JEREMIAH 34
18 And I will give the men that have transgressed my covenant, which have not performed the words of the covenant which they had made before me, when they cut the calf in twain, and passed between the parts thereof,
The following extract will throw some light on this passage:
—"At the commencement of the siege of Jerusalem by Nebuchadnezzar, during the reign of Zedekiah, many of the higher and more opulent classes among the Jews who, in opposition to the law of Moses, had reduced their country men and country women to domestic slavery, set them at liberty, and confirmed this act of justice by a solemn covenant, celebrated in the manner above mentioned.
This procedure was, however, the result, not of principle, but of fear; and hence, on the subsequent retirement of the Babylonish army from the city, they basely broke their covenant, and reduced to their former slavery the persons whom they had recently emancipated. Such conduct was of course highly offensive to God, who threatened them in consequence, through the prophet Jeremiah, with the severest judgments."—(Treatise on the Physical Cause of the Death of Christ; by William Stroud, M.D., p. 474.)
This statement will be found to be borne out by the previous part of the chapter.—(Jer. 34.) We find, too, that the prophet predicts their punishment in language consistent with the significance of the ordinary custom already mentioned, for in verse 20 he says,
"Their dead bodies shall be for meat unto the fowls of the heaven and to the beasts of the earth."
But while this custom existed amongst the Jews, it was by no means confined to them; it prevailed amongst nearly all heathen nations. This will appear by the following quotation from Dr. Adam Clarke, to whom we are indebted for much valuable information on the subject:
—"St. Cyril, in his work against Julian, shows that passing between the divided parts of a victim was used also among the Chaldeans and other people. As the sacrifice was required to make an atonement to God, so the death of the animal was necessary to signify to the contracting parties the punishment to which they expose themselves should they prove unfaithful.
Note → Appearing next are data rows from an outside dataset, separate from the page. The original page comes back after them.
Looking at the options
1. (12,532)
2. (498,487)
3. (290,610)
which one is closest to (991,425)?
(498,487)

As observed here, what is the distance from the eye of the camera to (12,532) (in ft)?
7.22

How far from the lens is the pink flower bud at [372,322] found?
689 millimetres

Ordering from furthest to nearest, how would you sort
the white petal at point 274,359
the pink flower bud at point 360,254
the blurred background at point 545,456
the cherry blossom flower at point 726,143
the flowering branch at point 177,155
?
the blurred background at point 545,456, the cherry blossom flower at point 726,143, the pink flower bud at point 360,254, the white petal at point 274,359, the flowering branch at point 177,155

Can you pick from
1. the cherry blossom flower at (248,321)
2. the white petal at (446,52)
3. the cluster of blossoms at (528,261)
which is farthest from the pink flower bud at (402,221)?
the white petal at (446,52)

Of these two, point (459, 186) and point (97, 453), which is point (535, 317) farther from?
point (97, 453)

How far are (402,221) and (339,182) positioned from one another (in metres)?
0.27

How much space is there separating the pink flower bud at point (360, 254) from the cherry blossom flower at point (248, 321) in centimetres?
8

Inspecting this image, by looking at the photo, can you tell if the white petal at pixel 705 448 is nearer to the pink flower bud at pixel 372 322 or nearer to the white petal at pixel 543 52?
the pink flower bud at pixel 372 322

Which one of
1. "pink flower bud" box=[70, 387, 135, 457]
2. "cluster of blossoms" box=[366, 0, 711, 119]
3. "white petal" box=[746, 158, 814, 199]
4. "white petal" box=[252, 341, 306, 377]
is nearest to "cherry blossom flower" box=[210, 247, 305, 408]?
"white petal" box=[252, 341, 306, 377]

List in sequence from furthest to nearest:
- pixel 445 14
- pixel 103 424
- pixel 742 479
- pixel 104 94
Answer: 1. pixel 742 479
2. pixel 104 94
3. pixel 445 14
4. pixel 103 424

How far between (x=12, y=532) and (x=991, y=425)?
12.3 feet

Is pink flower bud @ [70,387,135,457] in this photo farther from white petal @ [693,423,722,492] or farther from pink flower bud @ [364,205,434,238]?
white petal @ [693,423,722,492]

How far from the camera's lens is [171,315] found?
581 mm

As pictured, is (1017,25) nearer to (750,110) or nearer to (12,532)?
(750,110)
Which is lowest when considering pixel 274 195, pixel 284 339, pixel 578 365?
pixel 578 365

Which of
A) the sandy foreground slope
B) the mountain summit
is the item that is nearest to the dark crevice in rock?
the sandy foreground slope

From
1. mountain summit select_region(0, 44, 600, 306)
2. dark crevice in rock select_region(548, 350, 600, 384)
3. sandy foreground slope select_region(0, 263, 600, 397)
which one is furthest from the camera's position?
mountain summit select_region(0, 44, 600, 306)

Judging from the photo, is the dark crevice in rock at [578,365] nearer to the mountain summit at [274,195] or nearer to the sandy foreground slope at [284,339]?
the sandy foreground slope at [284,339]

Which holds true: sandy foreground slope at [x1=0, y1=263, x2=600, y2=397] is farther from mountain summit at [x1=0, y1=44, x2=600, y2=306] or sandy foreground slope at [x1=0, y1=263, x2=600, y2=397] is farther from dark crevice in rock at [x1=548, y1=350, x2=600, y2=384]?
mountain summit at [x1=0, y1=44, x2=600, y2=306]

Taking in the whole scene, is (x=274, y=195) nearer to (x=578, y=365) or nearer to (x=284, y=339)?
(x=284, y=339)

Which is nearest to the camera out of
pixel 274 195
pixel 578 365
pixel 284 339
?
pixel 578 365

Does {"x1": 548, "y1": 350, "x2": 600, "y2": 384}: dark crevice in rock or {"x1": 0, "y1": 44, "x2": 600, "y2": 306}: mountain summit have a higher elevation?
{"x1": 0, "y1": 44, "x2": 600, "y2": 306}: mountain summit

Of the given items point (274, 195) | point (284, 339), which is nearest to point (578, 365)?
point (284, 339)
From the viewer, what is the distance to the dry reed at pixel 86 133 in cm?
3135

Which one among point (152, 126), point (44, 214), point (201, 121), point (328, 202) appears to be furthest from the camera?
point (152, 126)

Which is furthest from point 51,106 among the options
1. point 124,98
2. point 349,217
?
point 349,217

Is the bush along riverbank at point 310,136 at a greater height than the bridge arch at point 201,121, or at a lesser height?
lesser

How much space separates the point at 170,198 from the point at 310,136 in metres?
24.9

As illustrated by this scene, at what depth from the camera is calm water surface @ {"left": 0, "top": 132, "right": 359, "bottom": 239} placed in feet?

Livy preserves the form of the imprecation used on such occasions, in the account he gives of the league made between the Romans and Albans. When the Romans were about to enter into some solemn league or covenant, they sacrificed a hog; and on the above occasion, the priest, or pater patratus, before he slew the animal, stood, and thus invoked Jupiter: 'Hear, O Jupiter! should be Romans in public counsel, through any evil device, first transgress these laws, in that same day, O Jupiter, thus smite the Roman people, as I shall at this time smite this hog; and smite them with a severity proportioned to the greatness of Thy power and might!"—(Livii Hist., lib. i., chap. 24)."
Dr. Clarke in another place says:
—"Covenant, from con, together, and venio, I come, signifies an agreement, contract, or compact, between two parties, by which both are mutually bound to do certain things, on certain conditions and penalties. It answers to the Hebrew berith, which often signifies not only the covenant or agreement, but also the sacrifice which was slain on the occasion, by the blood of which the covenant was ratified; and the contracting parties professed to subject themselves to such a death as that of the victim, in case of violating their engagements.
An oath of this kind, on slaying the covenant sacrifice, was usual in ancient times: so in Homer, when a covenant was made between the Greeks and the Trojans, and the throats of lambs were cut and their blood poured out, the following form of adjuration was used by the contracting parties:—
'All glorious Jove, and ye, the powers of heaven!
Whoso shall violate this contract first,
So be their blood, their children's and their own,
Poured out, as this libation, on the ground:
And let their wives bring forth to other men!'
(Iliad, l. iii., v. 298–301)."
The Jews also would probably use a particular form of oath on such occasions, but it does not appear to have been preserved.
The fact that this custom existed outside the Jewish nation is further shown by the request of the Gibeonites who went to Joshua and said,
"Make ye a league with us (Josh. 9:6); literally, "Cut (or divide) the covenant-sacrifice with us."
We find other expressions kindred to this, which, apart from a knowledge of the custom, would be inexplicable, but which with it are quite intelligible: e.g., Gen. 15:18 is, literally, "The Lord cut a covenant;" and Deut. 29:12, "That thou shouldst pass through the covenant;" and the expressions—smiting a covenant, cleaving a covenant, cutting a covenant, were, amongst the Romans, equivalent to making a covenant, because in making a covenant by sacrifice, they smote the animal to kill it, and then cut it in two.